【3961】統合失調症と診断された娘が断薬して元気になりました
Q: 17歳の娘のことで相談があります。私は40代の母親です。娘は14歳の時に部活の顧問に激怒された事がキッカケになり1か月に5日くらいずつ学校を休むようになり、リストカット、首吊りなどをするように。高校進学を機に様子が変になり、みんなが私を馬鹿だと言っている、電車でブスと言われるなどと言い入学半年で不登校になりました。周りの視が気になっていたようです。夏休みに近所のメンタルクリニックで診察してもらい、 頭の中で声が聞こえると話した為、統合失調症と診断され、エビリファイ1ミリからスタート。3週間後くらいから手が震える、動悸がすると話すと増薬され、半年後、インヴェガ12ミリ、エビリファイ6ミリ、エビリファイ水薬などCP換算1200ミリ服用。副作用で目が虚ろ、呂律は回らない、アカシジア、不安感、焦り、動悸、口からヨダレが垂れ全く違う人物になっていました。変薬希望をしましたが叶わず、薬が効かない、辛いと大量服薬をしてしまいました。それでも増薬する主治医です。その後初めて服薬してから9カ月目に自分から断薬しました。酷かった症状が少しずつ無くなって今は断薬してから8ヶ月が経ちます。読めなかった本も読めるようになり、通信制の高校に通っています。イライラする日もありますが回復を感じます。主治医は一過性だったと言ってますが、娘は統合失調症だったのでしょうか? 幻聴らしきものは小さい頃からたまにあったようです。離人感もあります。かなり控え目ではありますが負けず嫌いな頭の良い娘です。

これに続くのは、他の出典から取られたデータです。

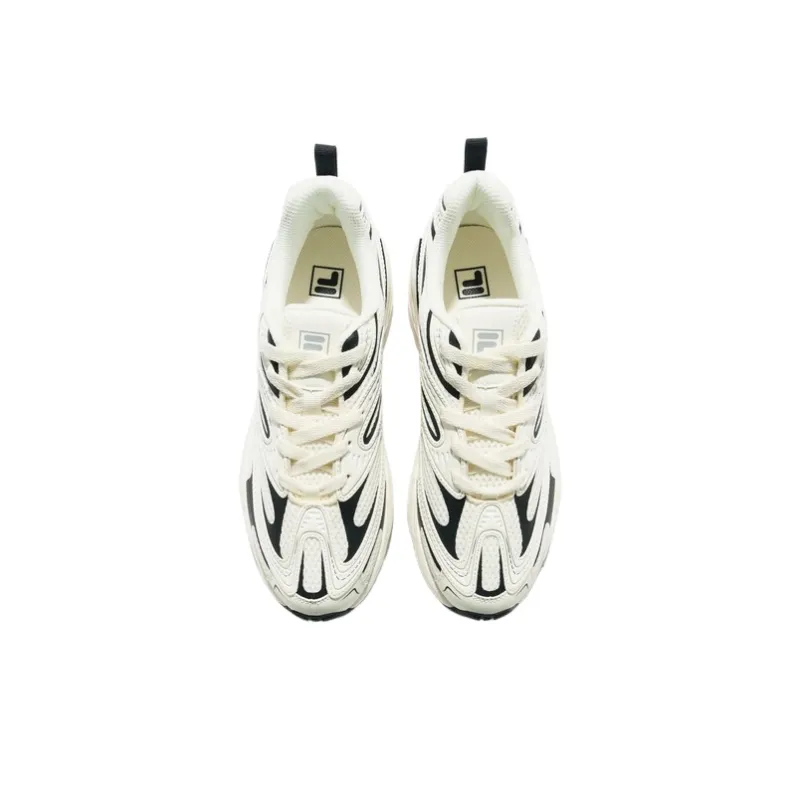 FILA Buzzard Low Top Training Shoes Unisex White-2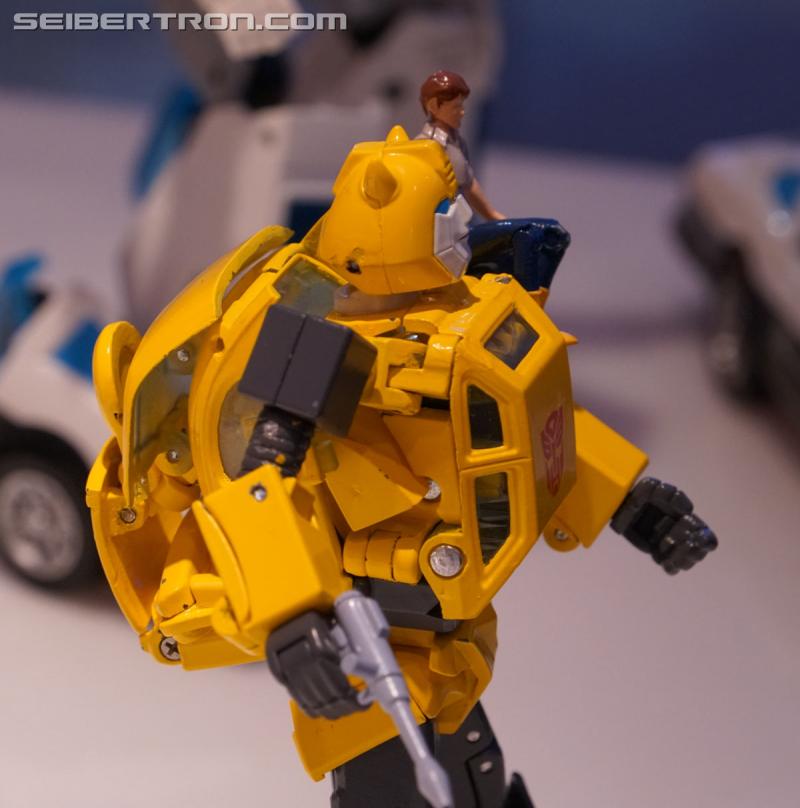 Toy Fair 2019 - Transformers Masterpiece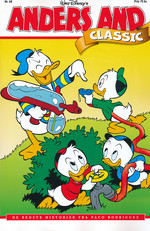 Anders And Classic nr. 68: De bedste historier fra Paco Rodriguez. 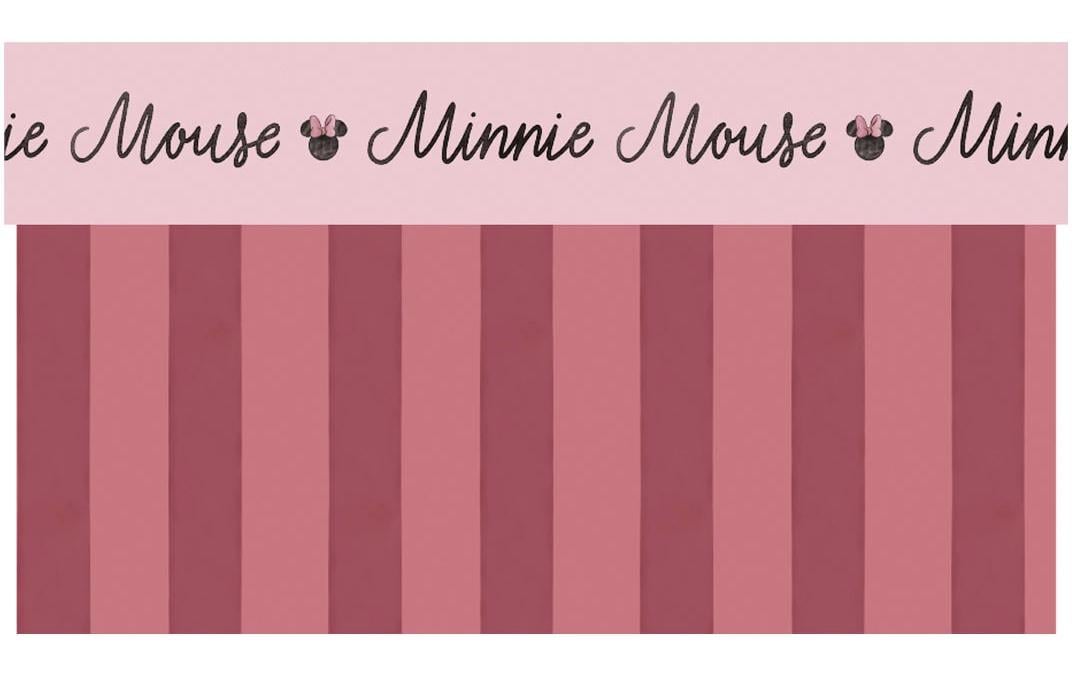 Arditex Geschenkboxen mit Deckel Minnie Mouse 12 x 12 x 7 cm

林: このままですと娘さんは再発する可能性が非常に高いと思います。
主治医は一過性だったと言ってますが、娘は統合失調症だったのでしょうか?
「一過性だった」という説明の真意と根拠が不明です。統合失調症の可能性が最も高いです。継続的な薬物療法が必要です。
但し、これまでの薬物療法が適切だったかどうかは別の話です。
呂律は回らない、アカシジア、不安感、焦り、動悸、口からヨダレが垂れ全く違う人物になっていました。
これは抗精神病薬の副作用であったことはほぼ確実です。
すると、
それでも増薬する主治医です。
増薬は不適切と考えるのが普通です。但し、薬の量は症状と副作用のバランスによって決めるものですから、「副作用が強い」というだけでは減薬の理由にはなりません。「副作用によるマイナスの方が、薬の効果というプラスよりも大きい」という判断があって初めて、減薬することが適切であると言えることになります。また、「それでも増薬する主治医です」という表現からは、質問者が主治医に強い不信感を持っていることが読み取れますので、メールに書かれている内容が、たとえ事実だとしても、細かい事情やニュアンスは事実からは外れている可能性があり、するとなおさらこのときに減薬すべきであったかどうかはわかりません。副作用があっても逆に増薬することが適切な場合というのは当然にあり得ます。
その後初めて服薬してから9カ月目に自分から断薬しました。酷かった症状が少しずつ無くなって今は断薬してから8ヶ月が経ちます。読めなかった本も読めるようになり、通信制の高校に通っています。イライラする日もありますが回復を感じます。
統合失調症で一定以上の薬を飲んでいるとき、その薬をやめればよくなったように見えるのはごく普通のことです。それからまもなく悪化するのが最も一般的なパターンです。【2444】私は自然治癒力で統合失調症を治しましたなどをご参照ください。
離人感もあります。
「離人感」と表現される症状は、多種多様なものが含まれていますので、これだけでは何とも言えませんが、この【3961】のケースでは、他の症状と経過からみて、統合失調症の症状とみるのが妥当です。
かなり控え目ではありますが負けず嫌いな頭の良い娘です。
この一文からは、質問者が、娘さんを統合失調症でないと考えている、あるいは、そう考えたがっていることが読み取れます。しかし「かなり控え目」「負けず嫌い」「頭の良い」、それらはいずれも統合失調症の診断を否定する根拠にはなりません。
この回答の冒頭に記したとおり、このままでは再発する可能性が非常に高いです。1日も早く治療を再開することをお勧めします。